The Nobel Peace Prize winner can reach those who have been able to be forgiven for faults and omissions: it happened in 2001 to the UN Secretary Coffee Annan, which in the nineties of the previous century from the upper echelons of the United Nations had not been able to avert (as indeed the leaders of the world, from France to the United States) the genocide in Rwanda. Big names or less known figures: in 2018 the Nobel Peace Prize was awarded to Nadia Murad and Denis Mukwegefor their efforts to end the use of sexual violence as a weapon of war and armed conflict.

Favorites on the eve

This year, expectations and bets on possible winners were focused on two major crises: the war in Ukraine (with its international and internal Russian ramifications) and climate change.

The famine that is affecting ever greater slices of the planet could have been on the list of priorities, were it not for the fact that already in 2020 the Nobel Peace Prize went to World Food Programme for the efforts made in the fight against hunger in the world. Among the bookmakers’ favorites were the Ukrainian president Volodymyr Zelenskythe Russian dissident Alexey Navalny and the Belarusian opponent in exile Svetlana Tikhanovskaya.

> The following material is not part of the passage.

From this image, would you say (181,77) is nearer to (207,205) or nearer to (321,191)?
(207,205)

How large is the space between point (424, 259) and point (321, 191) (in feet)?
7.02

On the parallel front of the fight against climate change, after a hot summer that made the effects of global warming even more evident and devastating, the spotlight was immediately on the icons of the Fridays for Future movement, such as the nineteen-year-old Swedish Greta Thunberg and the Ghanaian Chibeze Ezekiel.

Among hundreds of nominees, even the British science writer David Attenborough96, and the foreign minister of Tuvalu Simon Kofe, as a spokesperson for the island nations that are in danger of disappearing due to rising sea levels. Among the organizations in the running there were also Transparency International, the anti-corruption NGO headquartered in Berlin, as well as large ones player such as the United Nations Refugee Agency (UNHCR), already awarded twice, the UN Children’s Fund, Unicef ​​and the World Health Organization (WHO).

Perch a Oslo

Unlike the other Nobel Prizes, the one for Peace is awarded in Norway, and not in Sweden where Alfred Nobel was born, the chemist, entrepreneur and philanthropist known for being the inventor of dynamite and the creator of the most famous prizes in the world: the announcement and award ceremony of the Nobel Peace Prize are held in Oslo because at the time the awards were established, Norway was still united with Sweden, before independence enshrined in 1905.

Il Corriere della Sera, in its print and digital versions, even today, like yesterday, will not have the signatures of the journalists of your newspaper to underline the poor state of trade union relations with the company that has interrupted negotiations on various issues that invest the future of the editorial staff.